A drug aimed at helping people who contracted COVID-19 avoid hospitalization will be distributed across the Valley and throughout Texas as early as next week, according to state officials.
On Friday, Gov. Greg Abbott’s office announced the monoclonal antibody therapy known as bamlanivimab will be sent to acute care hospitals across Texas.
The FDA defines monoclonal antibodies as “laboratory-produced molecules engineered to serve as substitute antibodies that can restore, enhance or mimic the immune system’s attack on cells.”
“This first shipment will be 214 doses, one dose per person, 214 to the trauma service center of Cameron, Hidalgo, Starr and Willacy,” Chris Van Deusen, director of media relations for Texas Department of State Health Services, said.
The news release from the governor’s office stated, “Bamlanivimab is for outpatient use in people who have tested positive for COVID-19 and are at increased risk of severe disease. It has been shown to prevent hospitalizations in some patients when used before they become very sick.”

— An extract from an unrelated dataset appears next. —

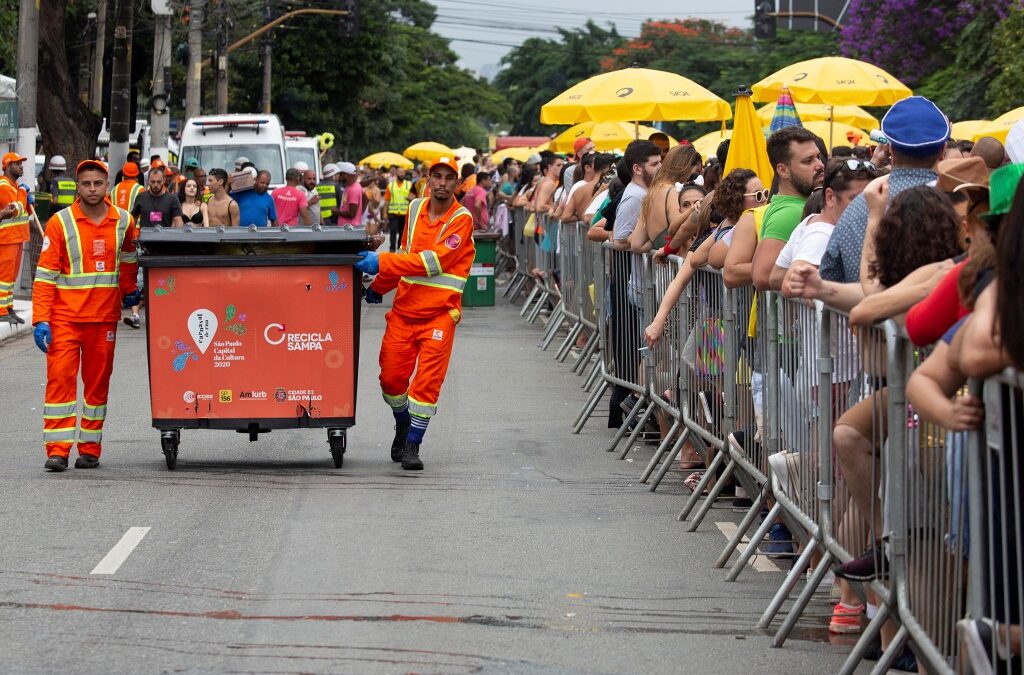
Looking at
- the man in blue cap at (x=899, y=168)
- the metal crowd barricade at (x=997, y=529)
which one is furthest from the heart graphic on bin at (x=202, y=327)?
the metal crowd barricade at (x=997, y=529)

Not everyone can receive the treatment, which will be prioritized for people with the virus who may have multiple risk factors.

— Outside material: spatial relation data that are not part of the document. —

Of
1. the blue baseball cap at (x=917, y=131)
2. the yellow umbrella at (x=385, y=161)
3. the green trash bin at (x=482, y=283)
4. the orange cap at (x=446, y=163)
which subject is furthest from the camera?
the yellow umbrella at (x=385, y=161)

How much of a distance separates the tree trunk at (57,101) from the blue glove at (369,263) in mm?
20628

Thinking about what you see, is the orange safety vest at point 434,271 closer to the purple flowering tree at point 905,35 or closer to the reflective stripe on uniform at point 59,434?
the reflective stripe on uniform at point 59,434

“Someone who’s elderly, or has diabetes, heart disease, lung issues, breathing issues, some of the other issues that can lead to really serious complications,” Van Deusen said.

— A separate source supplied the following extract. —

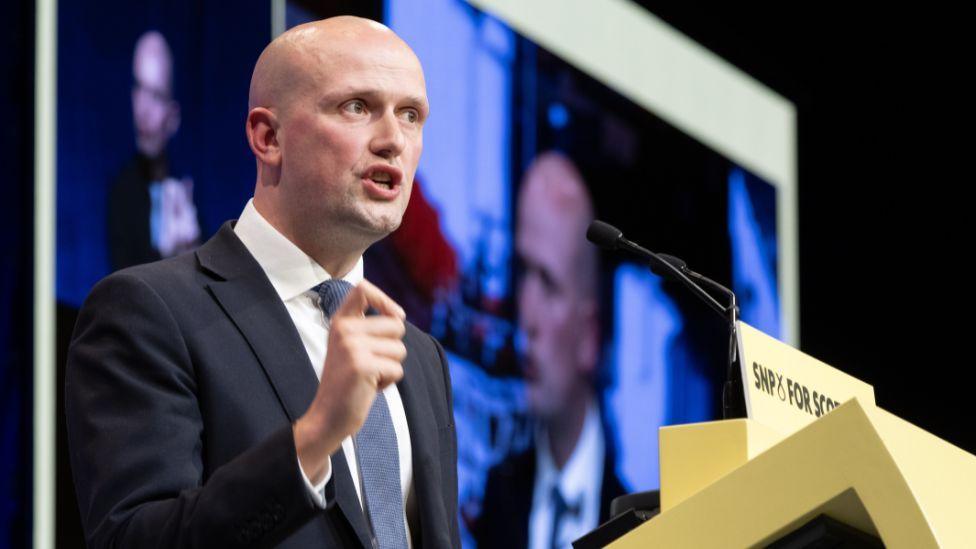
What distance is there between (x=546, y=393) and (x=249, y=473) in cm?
287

Bamlanivimab is not authorized for use in patients with COVID-19 who are hospitalized, require oxygen therapy, or need an increase in their baseline oxygen flow rate.
More shipments are anticipated after next week.
“This is just the first one. We expect we’re going to get more shipments every week,” Van Deusen said.
State officials will determine the amount of doses that get sent to each part of the state based on three criteria, “new confirmed cases of COVID-19 in the community, new lab-confirmed COVID-19 admissions to hospitals, and total lab-confirmed COVID-19 patients in hospitals,” according to the governor’s office.